El mismo Robert Kennedy había comprendido que la alfabetización en América Latina no puede ganarle terreno al incremento de la población. Así informaba a su presidente a mediados de 1966: «En algunos países hay ahora más analfabetos que los que había hace cinco años. En el sector rural del Perú muchas escuelas primarias no van más allá del primer grado; en ninguno de los cinco países que visitamos había escuelas disponibles para todos los niños por encima siquiera de tercer grado.

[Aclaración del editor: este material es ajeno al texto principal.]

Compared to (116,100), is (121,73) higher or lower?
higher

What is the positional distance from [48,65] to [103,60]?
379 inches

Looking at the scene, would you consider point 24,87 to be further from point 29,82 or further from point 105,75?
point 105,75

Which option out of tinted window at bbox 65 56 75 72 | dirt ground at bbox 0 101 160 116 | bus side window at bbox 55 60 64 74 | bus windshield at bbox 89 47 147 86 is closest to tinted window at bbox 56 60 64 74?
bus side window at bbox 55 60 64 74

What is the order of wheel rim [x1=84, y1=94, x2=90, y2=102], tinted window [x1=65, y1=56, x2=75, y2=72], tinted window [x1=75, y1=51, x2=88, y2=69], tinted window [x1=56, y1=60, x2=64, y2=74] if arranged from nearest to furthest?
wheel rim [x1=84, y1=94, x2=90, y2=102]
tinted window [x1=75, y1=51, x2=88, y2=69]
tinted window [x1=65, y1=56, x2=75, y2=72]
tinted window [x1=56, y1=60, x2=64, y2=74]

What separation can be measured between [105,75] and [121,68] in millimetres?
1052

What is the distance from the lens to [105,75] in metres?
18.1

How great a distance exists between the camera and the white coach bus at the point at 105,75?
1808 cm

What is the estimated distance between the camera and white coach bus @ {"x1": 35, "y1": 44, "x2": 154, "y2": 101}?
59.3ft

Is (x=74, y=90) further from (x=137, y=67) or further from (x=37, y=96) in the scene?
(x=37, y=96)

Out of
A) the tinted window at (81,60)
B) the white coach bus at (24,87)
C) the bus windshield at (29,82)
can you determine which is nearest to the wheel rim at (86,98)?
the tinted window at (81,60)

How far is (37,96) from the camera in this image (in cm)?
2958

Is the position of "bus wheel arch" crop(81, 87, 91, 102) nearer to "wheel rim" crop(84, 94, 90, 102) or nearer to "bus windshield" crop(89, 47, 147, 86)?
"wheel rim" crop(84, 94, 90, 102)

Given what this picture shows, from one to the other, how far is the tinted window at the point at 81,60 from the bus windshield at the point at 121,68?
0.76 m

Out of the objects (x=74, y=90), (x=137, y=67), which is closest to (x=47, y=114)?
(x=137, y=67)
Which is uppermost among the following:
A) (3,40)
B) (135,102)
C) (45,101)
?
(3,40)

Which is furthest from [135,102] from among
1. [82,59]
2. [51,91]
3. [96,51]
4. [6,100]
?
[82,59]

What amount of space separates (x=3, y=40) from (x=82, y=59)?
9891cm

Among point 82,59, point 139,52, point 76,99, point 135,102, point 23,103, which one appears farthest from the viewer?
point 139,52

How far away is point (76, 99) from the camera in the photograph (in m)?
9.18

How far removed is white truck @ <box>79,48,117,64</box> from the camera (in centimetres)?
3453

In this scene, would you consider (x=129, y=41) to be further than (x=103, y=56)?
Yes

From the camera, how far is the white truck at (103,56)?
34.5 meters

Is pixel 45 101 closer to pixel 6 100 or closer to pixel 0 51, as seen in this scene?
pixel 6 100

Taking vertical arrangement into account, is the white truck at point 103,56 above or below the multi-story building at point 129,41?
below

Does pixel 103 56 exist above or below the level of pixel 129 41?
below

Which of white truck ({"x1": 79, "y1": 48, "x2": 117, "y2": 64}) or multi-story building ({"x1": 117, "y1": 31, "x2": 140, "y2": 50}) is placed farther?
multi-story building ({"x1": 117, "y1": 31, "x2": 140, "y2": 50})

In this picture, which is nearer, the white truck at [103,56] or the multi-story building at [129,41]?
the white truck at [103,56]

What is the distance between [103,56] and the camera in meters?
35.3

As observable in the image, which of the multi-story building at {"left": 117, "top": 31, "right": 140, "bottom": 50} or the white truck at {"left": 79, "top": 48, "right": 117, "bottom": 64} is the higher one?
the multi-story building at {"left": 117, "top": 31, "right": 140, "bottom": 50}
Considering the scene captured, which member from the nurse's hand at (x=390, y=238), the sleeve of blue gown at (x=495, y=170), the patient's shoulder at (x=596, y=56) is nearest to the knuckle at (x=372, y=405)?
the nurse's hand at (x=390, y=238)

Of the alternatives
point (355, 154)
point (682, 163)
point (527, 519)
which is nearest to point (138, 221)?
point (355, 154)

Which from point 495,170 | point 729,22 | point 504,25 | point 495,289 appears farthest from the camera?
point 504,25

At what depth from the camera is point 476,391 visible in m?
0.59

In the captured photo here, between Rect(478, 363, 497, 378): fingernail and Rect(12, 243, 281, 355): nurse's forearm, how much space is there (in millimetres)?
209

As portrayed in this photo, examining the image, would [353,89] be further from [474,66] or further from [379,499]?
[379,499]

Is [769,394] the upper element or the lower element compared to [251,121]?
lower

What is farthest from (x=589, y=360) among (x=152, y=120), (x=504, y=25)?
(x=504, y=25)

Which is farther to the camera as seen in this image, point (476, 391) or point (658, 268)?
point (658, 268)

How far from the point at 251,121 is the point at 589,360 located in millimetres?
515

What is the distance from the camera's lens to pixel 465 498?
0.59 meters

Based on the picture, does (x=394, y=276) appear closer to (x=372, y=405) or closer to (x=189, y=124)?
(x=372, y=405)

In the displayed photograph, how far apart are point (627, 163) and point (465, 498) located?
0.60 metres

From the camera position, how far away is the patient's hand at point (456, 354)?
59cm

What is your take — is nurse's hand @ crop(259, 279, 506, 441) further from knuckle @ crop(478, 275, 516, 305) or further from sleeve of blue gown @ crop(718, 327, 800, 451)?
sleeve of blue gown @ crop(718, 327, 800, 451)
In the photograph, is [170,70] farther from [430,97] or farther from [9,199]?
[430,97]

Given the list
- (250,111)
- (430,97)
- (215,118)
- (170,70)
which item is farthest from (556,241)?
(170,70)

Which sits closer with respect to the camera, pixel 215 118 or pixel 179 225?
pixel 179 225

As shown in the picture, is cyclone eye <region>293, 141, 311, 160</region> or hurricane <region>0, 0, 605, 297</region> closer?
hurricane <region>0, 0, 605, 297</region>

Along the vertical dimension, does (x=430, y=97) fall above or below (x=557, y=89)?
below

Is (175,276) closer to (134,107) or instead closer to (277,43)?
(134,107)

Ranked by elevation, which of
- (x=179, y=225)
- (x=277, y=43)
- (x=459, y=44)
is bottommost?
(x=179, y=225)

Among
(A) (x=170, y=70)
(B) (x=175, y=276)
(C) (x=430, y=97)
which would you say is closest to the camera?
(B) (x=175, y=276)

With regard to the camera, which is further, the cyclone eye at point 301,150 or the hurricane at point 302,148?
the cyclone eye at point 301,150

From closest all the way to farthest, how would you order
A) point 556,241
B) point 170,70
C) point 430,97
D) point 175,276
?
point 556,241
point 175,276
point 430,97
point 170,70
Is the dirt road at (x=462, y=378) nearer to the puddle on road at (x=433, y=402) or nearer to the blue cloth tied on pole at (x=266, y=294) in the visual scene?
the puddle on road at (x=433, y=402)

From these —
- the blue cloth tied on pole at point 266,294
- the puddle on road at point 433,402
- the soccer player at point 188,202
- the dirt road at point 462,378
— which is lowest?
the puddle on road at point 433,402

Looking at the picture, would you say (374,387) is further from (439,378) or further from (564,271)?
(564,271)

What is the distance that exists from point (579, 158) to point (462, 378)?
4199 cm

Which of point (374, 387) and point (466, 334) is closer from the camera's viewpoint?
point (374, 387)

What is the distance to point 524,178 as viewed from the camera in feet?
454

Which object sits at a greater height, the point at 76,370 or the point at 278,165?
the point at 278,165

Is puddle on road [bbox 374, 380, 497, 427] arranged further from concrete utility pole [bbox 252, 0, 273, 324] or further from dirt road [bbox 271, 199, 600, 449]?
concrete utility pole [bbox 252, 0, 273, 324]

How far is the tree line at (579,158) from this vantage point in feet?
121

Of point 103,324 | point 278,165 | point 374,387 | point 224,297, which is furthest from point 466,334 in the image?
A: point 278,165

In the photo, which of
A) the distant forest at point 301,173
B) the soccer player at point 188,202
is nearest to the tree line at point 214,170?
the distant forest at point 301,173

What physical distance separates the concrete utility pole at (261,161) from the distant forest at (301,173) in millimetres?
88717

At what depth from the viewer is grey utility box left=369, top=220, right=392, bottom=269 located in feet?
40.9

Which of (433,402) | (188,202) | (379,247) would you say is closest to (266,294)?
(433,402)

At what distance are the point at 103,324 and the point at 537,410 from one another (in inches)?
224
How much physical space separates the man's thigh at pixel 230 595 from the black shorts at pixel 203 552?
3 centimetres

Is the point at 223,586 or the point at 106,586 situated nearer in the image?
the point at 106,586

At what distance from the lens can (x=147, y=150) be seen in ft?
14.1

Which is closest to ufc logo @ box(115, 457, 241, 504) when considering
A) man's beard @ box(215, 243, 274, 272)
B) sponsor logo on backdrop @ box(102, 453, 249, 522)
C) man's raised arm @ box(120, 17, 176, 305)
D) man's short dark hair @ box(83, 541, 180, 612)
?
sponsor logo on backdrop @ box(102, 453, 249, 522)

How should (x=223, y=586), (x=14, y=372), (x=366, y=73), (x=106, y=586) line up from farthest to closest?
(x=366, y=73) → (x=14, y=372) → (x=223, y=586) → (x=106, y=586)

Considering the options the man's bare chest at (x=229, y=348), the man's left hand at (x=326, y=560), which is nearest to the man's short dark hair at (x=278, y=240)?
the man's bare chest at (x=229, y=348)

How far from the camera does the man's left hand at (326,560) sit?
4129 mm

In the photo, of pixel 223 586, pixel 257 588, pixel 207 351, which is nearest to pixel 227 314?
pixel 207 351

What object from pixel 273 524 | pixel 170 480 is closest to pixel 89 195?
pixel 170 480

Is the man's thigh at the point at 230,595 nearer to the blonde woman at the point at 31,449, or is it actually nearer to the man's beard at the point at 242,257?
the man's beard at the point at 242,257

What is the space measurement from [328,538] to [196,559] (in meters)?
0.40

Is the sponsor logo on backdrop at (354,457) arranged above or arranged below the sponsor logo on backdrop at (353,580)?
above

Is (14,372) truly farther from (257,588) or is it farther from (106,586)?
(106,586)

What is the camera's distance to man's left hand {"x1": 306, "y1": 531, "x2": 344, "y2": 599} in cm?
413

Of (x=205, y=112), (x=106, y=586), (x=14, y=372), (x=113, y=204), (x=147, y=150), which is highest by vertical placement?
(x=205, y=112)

Y el abandono de los estudios, debido en gran parte a la pobreza, a las enfermedades y a la falta de facilidades, hacen a la cúspide de la pirámide verdaderamente estrecha. De 1.400 niños brasileños, por ejemplo 1.000 entran en primer grado y 396 en el segundo. De estos, 169 terminan el cuarto grado; 20 terminan la segunda enseñanza; 7 entran en alguna institución de educación superior y acaso uno de los que entraron en el primer grado se graduará finalmente en la Universidad. Es decir, uno de cada 1.400 niños brasileños. Pero aún en la Argentina, donde el 10 % de la población en edad escolar se inscribe en las universidades, solo el 4,9 % de los que entran en la Universidad salen de ella graduados».
En el alegato de Barbiana caben nuestros 80 millones de analfabetos, los incontables analfabetos funcionales, la deserción masiva de maestros, los graduados en asignaturas que no responden a las necesidades reales de nuestros países, la discriminación no solo económica y social sino también étnica, la deformación de la cultura.
Por algo en la escuelita trepada a la montaña había un cartel con una frase firmada por un chico latinoamericano: «El niño que no estudia no es buen revolucionario».